You are viewing a plain text version of this content. The canonical link for it is here.
Posted to common-commits@hadoop.apache.org by dd...@apache.org on 2008/12/12 08:56:37 UTC

svn commit: r725939 - in /hadoop/core/trunk: CHANGES.txt src/mapred/org/apache/hadoop/mapred/ReduceTask.java

Author: ddas
Date: Thu Dec 11 23:56:37 2008
New Revision: 725939

URL: http://svn.apache.org/viewvc?rev=725939&view=rev
Log:
HADOOP-4683. Fixes Reduce shuffle scheduler to invoke getMapCompletionEvents in a separate thread. Contributed by Jothi Padmanabhan.

Modified:
    hadoop/core/trunk/CHANGES.txt
    hadoop/core/trunk/src/mapred/org/apache/hadoop/mapred/ReduceTask.java

Modified: hadoop/core/trunk/CHANGES.txt
URL: http://svn.apache.org/viewvc/hadoop/core/trunk/CHANGES.txt?rev=725939&r1=725938&r2=725939&view=diff
==============================================================================
--- hadoop/core/trunk/CHANGES.txt (original)
+++ hadoop/core/trunk/CHANGES.txt Thu Dec 11 23:56:37 2008
@@ -233,6 +233,9 @@
     based on the rack/host that has the most number of bytes.
     (Jothi Padmanabhan via ddas)
 
+    HADOOP-4683. Fixes Reduce shuffle scheduler to invoke getMapCompletionEvents
+    in a separate thread. (Jothi Padmanabhan via ddas)
+
   BUG FIXES
 
     HADOOP-4204. Fix findbugs warnings related to unused variables, naive

Modified: hadoop/core/trunk/src/mapred/org/apache/hadoop/mapred/ReduceTask.java
URL: http://svn.apache.org/viewvc/hadoop/core/trunk/src/mapred/org/apache/hadoop/mapred/ReduceTask.java?rev=725939&r1=725938&r2=725939&view=diff
==============================================================================
--- hadoop/core/trunk/src/mapred/org/apache/hadoop/mapred/ReduceTask.java (original)

+ + +

What you are asked to do ->
Using the commit notice above, answer:
1. What new revision number does the commit create?
2. Which two files does it modify?
3. Who is credited with contributing the change?

Material supplied ->
+ + +

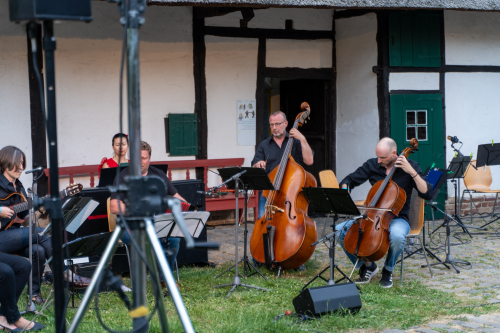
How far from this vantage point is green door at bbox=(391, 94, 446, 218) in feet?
28.8

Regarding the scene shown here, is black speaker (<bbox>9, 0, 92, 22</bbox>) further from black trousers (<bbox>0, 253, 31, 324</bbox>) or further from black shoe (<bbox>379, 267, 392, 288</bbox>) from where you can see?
black shoe (<bbox>379, 267, 392, 288</bbox>)

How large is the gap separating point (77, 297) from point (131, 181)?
3.06 m

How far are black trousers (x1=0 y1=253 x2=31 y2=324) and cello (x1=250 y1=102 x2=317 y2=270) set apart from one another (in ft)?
7.13

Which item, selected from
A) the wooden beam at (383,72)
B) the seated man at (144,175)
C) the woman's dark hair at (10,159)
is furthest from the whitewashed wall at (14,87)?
the wooden beam at (383,72)

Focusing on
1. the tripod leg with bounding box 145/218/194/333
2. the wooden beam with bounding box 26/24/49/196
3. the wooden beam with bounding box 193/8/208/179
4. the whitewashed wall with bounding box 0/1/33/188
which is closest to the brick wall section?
the wooden beam with bounding box 193/8/208/179

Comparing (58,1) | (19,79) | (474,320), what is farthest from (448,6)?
(58,1)

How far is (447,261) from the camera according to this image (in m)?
5.87

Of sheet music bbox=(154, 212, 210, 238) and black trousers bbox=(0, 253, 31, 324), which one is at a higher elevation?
sheet music bbox=(154, 212, 210, 238)

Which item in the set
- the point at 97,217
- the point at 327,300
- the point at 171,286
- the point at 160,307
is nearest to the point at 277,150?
the point at 97,217

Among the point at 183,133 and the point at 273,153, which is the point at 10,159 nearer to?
the point at 273,153

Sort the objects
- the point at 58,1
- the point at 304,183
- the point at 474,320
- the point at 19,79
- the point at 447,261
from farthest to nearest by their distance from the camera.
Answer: the point at 19,79 < the point at 447,261 < the point at 304,183 < the point at 474,320 < the point at 58,1

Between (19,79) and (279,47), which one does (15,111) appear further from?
(279,47)

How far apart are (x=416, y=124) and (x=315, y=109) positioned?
170cm

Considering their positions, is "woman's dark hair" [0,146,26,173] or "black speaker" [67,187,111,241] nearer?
"woman's dark hair" [0,146,26,173]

+ + +

Solved exercise ->
1. 725939
2. CHANGES.txt and ReduceTask.java
3. Jothi Padmanabhan